Elle nous a ouvert les portes de son bureau au pavillon X de l’hôpital Herriot le lundi 21 mars 2021.

Dans l’histoire des soins palliatifs le docteur Francioni retiendra au cours de l’entretien trois dates décisives pour la prise en compte nationale de ces soins spécifiques

  • 1999 où les soins palliatifs et l’accompagnement deviennent une priorité de santé publique.
  • 2002 la loi relative au droit des malades qui affirme que toute personne a le droit de recevoir des soins visant à soulager sa douleur.
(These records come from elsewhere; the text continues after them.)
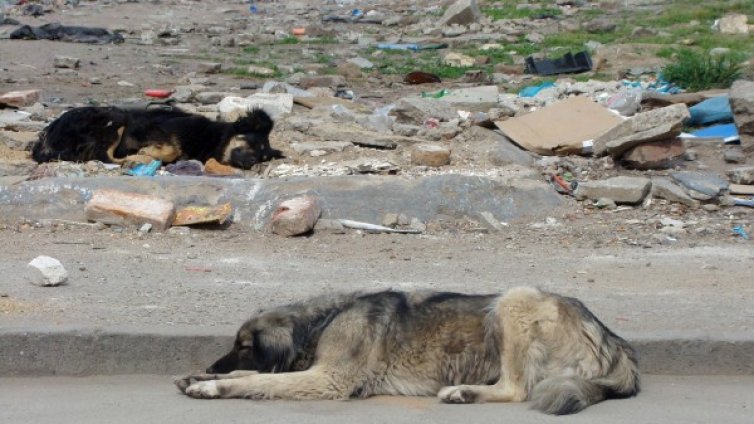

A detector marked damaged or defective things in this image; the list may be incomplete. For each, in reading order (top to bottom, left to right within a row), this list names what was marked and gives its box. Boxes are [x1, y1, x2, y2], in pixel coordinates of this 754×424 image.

broken concrete slab [434, 0, 482, 26]
broken concrete slab [592, 103, 692, 157]
broken concrete slab [408, 144, 450, 167]
broken concrete slab [612, 137, 684, 168]
broken concrete slab [84, 189, 176, 230]
broken concrete slab [0, 175, 560, 230]
broken concrete slab [268, 195, 318, 237]
broken concrete slab [572, 176, 648, 205]
broken concrete slab [648, 176, 700, 208]
broken concrete slab [668, 171, 728, 198]
broken concrete slab [724, 166, 752, 185]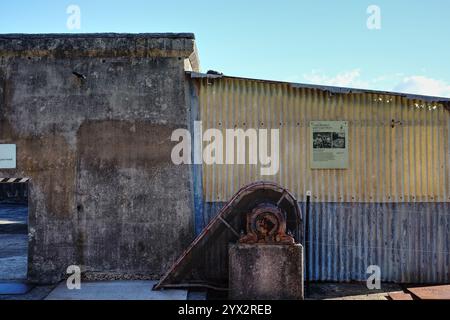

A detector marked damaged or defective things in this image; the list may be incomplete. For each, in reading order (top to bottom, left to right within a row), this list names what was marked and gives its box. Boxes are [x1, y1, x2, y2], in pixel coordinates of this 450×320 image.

La prise en charge de cette dernière deviendra un critère de qualité pour l’hôpital.
  • 2005 -2006-la loi Léonetti-Claeys qui, rappelant la dimension éthique propre à l’acte de soigner, renforce les droits du malade en fin de vie par le droit au refus de l’obstination déraisonnable, le droit à l’apaisement de la souffrance, l’existence de directives anticipées, la désignation d’une personne de confiance .
    La plus importante modification apportée par la loi en 2006 concerne la sédation profonde et continue sur laquelle nous reviendrons dans l’entretien.

Après avoir souligné que les soins palliatifs sont reconnus au niveau des hospices civils de lyon et qu’ils bénéficient d’une attention particulière,
Madame Francioni évoquera leur existence et la façon dont ils sont structurés tant sur le plan national que régional.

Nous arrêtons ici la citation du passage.